The trade-off chart obtained from the optimization analysis performed on the insulation system to satisfy the design requirements is presented in Fig. 18. The gray points on the trade-off chart are infeasible results and the blue ones are more desired. The results are color coded and the colors blue and green denotes the most favorable candidates from the optimization study. Three of the best solutions/candidate points that are obtained from the present optimization study are presented in Table 4.

Table 4 Candidate Points—Insulation of the Optimization (350 ºF)

Conclusions

In the present study, the insulation system around a PT/TT sensor has been optimized considering the heat generated in the electronics housing. The optimized design can maintain the production fluid temperature above the hydrate formation temperature and simultaneously satisfying the allowed maximum temperature at the electronics housing. The inability of the sensors to satisfy these contradicting constraints are usually the reason behind the electronics failure or burnout. It is clear from the present study, that the over insulation of electronic components is not always preferable and can lead to damage.
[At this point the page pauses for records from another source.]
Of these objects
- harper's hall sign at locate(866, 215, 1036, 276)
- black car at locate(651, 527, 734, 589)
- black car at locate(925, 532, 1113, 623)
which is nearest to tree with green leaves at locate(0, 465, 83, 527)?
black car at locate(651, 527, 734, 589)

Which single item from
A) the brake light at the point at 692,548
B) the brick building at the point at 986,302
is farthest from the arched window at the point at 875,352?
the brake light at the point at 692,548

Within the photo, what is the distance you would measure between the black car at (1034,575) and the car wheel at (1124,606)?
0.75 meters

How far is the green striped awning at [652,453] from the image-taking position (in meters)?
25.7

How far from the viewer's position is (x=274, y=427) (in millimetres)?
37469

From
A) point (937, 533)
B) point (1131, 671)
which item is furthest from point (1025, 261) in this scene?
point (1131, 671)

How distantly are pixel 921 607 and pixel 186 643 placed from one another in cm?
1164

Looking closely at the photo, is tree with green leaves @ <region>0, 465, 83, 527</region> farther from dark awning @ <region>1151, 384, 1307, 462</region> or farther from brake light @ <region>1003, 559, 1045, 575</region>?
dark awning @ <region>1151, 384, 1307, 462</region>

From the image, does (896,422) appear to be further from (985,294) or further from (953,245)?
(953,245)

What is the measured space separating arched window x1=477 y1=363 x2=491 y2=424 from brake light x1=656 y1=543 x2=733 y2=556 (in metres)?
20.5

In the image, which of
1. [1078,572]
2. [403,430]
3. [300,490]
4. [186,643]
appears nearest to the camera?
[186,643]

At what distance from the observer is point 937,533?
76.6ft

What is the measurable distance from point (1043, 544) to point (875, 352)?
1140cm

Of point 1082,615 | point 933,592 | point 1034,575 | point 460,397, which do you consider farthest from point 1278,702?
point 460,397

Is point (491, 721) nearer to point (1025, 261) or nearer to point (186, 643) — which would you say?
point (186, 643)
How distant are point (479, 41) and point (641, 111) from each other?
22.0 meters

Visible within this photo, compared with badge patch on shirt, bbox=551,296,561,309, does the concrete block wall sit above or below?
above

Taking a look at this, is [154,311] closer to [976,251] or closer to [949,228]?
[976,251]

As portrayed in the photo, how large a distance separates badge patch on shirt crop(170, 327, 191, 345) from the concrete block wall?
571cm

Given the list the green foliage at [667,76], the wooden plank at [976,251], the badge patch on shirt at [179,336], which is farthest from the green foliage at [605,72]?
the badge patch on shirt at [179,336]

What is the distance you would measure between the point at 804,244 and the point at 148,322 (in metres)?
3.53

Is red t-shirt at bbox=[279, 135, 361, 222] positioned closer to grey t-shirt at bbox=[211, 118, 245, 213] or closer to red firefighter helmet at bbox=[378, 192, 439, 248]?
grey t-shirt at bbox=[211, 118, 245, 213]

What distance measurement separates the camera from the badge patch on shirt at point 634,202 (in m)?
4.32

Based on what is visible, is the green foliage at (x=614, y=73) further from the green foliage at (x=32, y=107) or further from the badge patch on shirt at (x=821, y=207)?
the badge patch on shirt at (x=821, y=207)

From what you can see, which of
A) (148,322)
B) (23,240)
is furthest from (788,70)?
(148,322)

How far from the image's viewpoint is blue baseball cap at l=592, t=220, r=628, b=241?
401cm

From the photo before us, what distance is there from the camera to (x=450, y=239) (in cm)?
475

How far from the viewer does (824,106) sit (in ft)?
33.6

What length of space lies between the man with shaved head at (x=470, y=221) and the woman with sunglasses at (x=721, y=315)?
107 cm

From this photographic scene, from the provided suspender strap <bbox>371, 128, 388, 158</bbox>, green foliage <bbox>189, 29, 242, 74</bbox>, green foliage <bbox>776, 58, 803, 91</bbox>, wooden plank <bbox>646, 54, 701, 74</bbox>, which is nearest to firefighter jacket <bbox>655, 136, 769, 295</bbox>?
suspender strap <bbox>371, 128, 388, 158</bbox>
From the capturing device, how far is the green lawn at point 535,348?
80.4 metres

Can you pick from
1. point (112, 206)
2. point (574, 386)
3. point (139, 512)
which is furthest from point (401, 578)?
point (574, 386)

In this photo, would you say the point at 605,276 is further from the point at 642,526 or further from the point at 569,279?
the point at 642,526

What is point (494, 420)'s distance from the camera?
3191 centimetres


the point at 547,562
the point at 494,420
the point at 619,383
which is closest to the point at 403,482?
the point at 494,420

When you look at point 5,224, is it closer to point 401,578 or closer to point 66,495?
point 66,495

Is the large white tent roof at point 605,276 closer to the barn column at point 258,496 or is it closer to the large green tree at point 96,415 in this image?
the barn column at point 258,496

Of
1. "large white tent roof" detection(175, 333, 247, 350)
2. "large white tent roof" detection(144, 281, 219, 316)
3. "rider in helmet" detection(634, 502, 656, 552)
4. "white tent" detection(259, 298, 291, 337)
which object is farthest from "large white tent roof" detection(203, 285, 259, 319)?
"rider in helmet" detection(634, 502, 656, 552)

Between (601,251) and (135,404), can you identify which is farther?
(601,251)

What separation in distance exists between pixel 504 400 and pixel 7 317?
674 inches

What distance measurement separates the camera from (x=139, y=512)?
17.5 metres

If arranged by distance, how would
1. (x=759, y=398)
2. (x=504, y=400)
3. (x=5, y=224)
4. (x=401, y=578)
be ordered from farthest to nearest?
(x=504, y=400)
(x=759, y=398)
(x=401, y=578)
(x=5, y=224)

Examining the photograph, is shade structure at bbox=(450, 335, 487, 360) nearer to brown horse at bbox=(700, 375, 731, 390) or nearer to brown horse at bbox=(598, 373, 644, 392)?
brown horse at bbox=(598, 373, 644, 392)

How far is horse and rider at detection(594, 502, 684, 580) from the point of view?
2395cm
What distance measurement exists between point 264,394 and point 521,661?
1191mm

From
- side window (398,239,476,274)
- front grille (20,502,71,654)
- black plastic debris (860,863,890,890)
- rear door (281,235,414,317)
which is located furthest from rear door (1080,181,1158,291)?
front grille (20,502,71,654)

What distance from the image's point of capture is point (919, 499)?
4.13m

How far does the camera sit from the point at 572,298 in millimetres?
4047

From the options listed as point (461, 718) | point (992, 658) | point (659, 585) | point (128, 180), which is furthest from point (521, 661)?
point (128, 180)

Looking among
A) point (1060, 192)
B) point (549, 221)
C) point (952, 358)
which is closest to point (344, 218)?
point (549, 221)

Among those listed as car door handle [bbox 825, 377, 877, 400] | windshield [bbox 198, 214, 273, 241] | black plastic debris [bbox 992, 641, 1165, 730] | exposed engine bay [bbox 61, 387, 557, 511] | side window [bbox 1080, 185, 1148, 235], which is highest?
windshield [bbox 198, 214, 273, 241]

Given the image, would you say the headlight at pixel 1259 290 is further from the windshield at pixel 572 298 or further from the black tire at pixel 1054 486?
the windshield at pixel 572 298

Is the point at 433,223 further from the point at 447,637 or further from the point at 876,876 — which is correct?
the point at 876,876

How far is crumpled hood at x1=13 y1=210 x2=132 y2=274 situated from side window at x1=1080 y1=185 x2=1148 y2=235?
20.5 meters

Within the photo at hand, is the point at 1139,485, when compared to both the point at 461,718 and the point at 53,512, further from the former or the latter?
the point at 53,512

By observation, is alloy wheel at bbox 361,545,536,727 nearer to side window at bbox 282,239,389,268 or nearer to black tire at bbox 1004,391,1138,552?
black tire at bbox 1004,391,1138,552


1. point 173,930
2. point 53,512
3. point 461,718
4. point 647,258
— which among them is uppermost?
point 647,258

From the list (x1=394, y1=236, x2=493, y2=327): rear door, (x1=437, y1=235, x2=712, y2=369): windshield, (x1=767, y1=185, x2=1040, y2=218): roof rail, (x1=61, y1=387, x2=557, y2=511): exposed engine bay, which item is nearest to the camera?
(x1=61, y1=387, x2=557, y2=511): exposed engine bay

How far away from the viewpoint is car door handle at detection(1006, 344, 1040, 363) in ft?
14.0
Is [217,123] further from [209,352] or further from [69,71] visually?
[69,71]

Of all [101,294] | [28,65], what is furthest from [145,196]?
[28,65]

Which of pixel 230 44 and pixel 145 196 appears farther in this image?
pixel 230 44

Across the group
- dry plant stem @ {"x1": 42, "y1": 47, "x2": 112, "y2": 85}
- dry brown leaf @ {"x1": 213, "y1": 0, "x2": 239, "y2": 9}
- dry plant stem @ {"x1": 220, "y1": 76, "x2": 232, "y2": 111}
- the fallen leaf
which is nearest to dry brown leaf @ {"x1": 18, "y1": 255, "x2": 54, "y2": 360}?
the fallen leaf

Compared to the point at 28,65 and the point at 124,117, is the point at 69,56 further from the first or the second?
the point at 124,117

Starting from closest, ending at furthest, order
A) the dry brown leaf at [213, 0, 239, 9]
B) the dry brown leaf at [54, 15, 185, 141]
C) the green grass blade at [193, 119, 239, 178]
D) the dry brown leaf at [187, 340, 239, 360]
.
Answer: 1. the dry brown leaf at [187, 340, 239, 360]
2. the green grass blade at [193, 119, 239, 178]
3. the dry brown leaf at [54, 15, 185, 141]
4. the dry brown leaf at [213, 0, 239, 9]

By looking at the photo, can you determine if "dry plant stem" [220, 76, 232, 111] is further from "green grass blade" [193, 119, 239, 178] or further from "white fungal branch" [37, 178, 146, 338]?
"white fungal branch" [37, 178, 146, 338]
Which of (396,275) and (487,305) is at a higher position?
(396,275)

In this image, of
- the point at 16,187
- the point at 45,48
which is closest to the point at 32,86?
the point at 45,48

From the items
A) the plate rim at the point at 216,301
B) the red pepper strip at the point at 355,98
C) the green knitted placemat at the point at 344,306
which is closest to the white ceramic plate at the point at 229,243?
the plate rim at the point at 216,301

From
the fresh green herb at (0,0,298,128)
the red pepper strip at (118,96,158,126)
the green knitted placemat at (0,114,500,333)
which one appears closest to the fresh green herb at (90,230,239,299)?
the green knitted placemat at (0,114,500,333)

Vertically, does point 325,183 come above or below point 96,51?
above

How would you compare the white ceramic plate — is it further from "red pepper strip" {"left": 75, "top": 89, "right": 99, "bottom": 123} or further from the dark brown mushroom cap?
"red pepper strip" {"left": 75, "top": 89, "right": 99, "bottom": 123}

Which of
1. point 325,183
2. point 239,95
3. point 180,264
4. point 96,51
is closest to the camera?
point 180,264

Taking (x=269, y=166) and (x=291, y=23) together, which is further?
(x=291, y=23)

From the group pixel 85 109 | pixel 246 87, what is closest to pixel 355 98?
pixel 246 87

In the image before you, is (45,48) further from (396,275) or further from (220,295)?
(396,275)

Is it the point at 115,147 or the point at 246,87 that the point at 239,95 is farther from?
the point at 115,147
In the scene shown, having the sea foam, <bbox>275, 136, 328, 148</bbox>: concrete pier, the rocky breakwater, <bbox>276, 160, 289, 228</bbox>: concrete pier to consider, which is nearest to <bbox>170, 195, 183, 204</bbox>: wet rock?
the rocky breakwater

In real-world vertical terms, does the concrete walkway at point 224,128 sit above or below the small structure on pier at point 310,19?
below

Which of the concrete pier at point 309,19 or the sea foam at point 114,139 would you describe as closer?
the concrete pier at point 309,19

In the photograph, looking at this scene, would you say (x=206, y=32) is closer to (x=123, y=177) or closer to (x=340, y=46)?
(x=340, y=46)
It has been shown that the PT/TT sensor can meet the constraints with ease when the electronics are located far from the production fluid (source of heat) and can be the most preferred one in High Pressure High Temperature applications. The optimization study provides several candidate points that could meet the design constraints. The evolutionary optimization techniques can provide several candidate points as compared to gradient based or calculus-based approaches. The proposed methodology must be validated with available field data. This can be extended to subsea control modules (SCMs) are other electronic devices located in the subsea Christmas trees (XTs) and manifolds.